Le gare di andata dei quarti di finale di Champions League 2026 si sono concluse con due risultati netti: Atletico Madrid e Paris Saint-Germain hanno ottenuto vittorie per 2-0, ponendo Liverpool e Barcellona nella posizione di dover inseguire. Questi successi hanno creato un vantaggio significativo per le squadre vincitrici, ma lasciano aperte le speranze di rimonta per le formazioni sconfitte, in vista delle decisive sfide di ritorno.
Nel rovente derby spagnolo, disputato al Camp Nou, il Barcellona ha affrontato una serata difficile. La svolta è arrivata al 44’ con l’espulsione diretta di Cubarsi, che ha lasciato i blaugrana in dieci uomini.
L’Atletico Madrid ha saputo sfruttare immediatamente la superiorità numerica, portandosi in vantaggio un minuto più tardi grazie alla rete di Alvarez. La squadra ospite ha poi consolidato il proprio dominio nella ripresa, siglando il raddoppio al 70’ con Sorloth, servito da Ruggeri. Il Barcellona, penalizzato dall'inferiorità numerica, dovrà ora compiere una vera e propria impresa nella sfida di ritorno per ribaltare il 2-0.
Il PSG si impone sul Liverpool e ipoteca la semifinale
Allo stesso modo, il Paris Saint-Germain ha dimostrato la propria forza contro il Liverpool. I parigini sono passati in vantaggio già all’undicesimo minuto con una precisa conclusione di Doue, imponendo fin da subito il proprio ritmo.
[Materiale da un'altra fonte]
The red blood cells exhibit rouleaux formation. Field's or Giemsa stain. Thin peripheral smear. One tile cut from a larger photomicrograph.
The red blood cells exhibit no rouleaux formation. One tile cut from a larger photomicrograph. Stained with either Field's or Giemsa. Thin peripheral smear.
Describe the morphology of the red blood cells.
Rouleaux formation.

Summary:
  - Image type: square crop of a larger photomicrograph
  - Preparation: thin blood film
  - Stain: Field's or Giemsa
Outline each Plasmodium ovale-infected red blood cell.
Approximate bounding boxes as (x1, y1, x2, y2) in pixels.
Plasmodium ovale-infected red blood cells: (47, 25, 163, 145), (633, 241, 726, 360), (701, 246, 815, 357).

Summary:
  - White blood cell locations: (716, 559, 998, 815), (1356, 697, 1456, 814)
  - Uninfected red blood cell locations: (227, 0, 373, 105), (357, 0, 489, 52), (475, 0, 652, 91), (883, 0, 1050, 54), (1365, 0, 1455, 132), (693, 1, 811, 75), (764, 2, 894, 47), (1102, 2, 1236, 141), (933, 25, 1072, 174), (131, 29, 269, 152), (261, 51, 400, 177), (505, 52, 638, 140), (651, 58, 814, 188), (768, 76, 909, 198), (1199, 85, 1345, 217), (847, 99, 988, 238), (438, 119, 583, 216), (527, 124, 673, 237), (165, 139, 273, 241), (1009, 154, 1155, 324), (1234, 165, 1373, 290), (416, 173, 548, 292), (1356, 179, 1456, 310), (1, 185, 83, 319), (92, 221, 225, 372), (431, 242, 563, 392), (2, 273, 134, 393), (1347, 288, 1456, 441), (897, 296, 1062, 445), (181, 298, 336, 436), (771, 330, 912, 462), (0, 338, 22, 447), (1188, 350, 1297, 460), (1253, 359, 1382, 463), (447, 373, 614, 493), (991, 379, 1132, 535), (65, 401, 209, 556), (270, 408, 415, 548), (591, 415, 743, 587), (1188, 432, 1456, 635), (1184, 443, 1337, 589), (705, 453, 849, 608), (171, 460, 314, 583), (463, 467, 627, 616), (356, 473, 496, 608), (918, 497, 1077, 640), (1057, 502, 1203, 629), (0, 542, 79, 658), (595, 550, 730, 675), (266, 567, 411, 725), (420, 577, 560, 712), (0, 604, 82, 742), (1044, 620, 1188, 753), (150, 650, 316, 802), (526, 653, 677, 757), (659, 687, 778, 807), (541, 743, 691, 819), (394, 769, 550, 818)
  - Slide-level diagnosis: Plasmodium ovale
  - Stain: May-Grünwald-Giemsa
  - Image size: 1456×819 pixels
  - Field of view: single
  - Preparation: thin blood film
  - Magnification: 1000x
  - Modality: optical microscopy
Il raddoppio è arrivato al 65’ grazie a Kvaratskhelia, consolidando il 2-0. Il Liverpool, spesso costretto sulla difensiva e incapace di trovare la via del gol, si trova ora di fronte alla necessità di una grande reazione. La sfida di ritorno ad Anfield, tra sei giorni, sarà cruciale per le speranze di qualificazione degli inglesi.
Le prospettive per le gare di ritorno
Le vittorie per 2-0 di Atletico Madrid e PSG conferiscono loro un solido vantaggio in vista delle gare di ritorno. Tuttavia, sia il Barcellona che il Liverpool avranno l’opportunità di ribaltare questi risultati davanti ai propri tifosi. Per sperare di accedere alle semifinali, le squadre sconfitte dovranno mostrare una maggiore solidità difensiva e, soprattutto, una più spiccata incisività in attacco. Le prossime sfide si preannunciano ricche di emozioni e con la qualificazione ancora completamente aperta.